I stood one day in front of the Japanese guard room, looking up into the sky. Blue, green and red parachutes were floating down from the silver bellies of American military planes onto the cornfields half a mile in front of me.

All the things which we had so desperately needed during those two years of imprisonment were falling from the skies in abundance. Manna was coming down from heaven. I recalled the words of the psalmist: "Thou spreadest a table before me in the presence of mine enemies. My cup runneth over. Surely goodness and mercy shall follow me all the days of my life; and I will dwell in the house of the Lord forever" (Psalm 23).

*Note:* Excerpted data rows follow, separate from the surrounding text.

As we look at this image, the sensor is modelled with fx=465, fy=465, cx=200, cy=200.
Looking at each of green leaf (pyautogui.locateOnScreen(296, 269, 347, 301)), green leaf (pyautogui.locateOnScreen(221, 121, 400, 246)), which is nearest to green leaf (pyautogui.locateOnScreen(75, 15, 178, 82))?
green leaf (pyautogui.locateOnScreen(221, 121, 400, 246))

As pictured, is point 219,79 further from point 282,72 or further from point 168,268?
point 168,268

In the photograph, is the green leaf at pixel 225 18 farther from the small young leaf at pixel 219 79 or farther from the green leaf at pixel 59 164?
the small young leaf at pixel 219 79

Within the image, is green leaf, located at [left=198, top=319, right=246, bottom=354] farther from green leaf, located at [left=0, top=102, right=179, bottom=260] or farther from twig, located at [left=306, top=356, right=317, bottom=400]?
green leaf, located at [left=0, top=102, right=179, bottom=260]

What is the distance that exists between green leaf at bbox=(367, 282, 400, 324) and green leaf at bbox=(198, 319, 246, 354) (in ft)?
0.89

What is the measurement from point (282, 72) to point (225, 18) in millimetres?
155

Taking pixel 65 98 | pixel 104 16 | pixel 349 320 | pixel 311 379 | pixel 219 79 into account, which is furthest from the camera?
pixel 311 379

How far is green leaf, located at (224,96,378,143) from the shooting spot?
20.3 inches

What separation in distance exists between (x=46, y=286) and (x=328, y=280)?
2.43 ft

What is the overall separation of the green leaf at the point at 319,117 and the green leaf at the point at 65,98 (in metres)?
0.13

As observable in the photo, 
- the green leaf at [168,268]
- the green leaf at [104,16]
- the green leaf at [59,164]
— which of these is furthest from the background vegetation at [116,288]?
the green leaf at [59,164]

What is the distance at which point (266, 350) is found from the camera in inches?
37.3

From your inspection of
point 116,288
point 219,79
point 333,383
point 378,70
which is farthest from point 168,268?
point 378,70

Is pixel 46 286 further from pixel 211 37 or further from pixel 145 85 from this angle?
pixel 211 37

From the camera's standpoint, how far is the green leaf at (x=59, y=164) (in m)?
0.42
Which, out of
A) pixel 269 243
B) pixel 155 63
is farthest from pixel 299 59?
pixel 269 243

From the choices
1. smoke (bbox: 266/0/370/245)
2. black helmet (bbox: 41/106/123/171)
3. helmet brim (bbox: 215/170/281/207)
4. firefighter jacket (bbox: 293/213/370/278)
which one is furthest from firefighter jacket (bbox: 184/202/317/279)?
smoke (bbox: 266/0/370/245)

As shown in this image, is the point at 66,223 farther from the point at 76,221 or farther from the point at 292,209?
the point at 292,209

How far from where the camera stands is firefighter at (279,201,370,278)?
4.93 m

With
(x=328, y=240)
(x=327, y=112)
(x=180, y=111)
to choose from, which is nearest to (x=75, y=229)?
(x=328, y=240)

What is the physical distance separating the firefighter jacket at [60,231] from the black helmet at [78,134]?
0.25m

On 25 September, five weeks after our dramatic rescue from the skies, I clambered on to a lorry with other internees. We were at last going out into the world outside to rejoin our parents and live lives of freedom.

As we travelled to the station, leaving behind that large property with wires around it, which had been our involuntary home all those months, I could not help thinking also of the spiritual and practical lessons which I had learned inside those walls.

An American missionary and camp leader had written in a friend's autograph album these perceptive words: "Weihsien is the test - whether a man's happiness depends on what he has, or what he is; on outer circumstances or inner heart; on life's experiences, good and bad - or on what he makes out of the materials these experience provide." Or, as Alexander SOLZHENITSYN wrote after he left his Soviet cell: "Bless you prison, bless you for having been in my life." Or, as the apostle Paul could say: "We know that all that happens to us is working for our good, if we love God and are fitting into his plans" (Romans 8:28, Living Bible).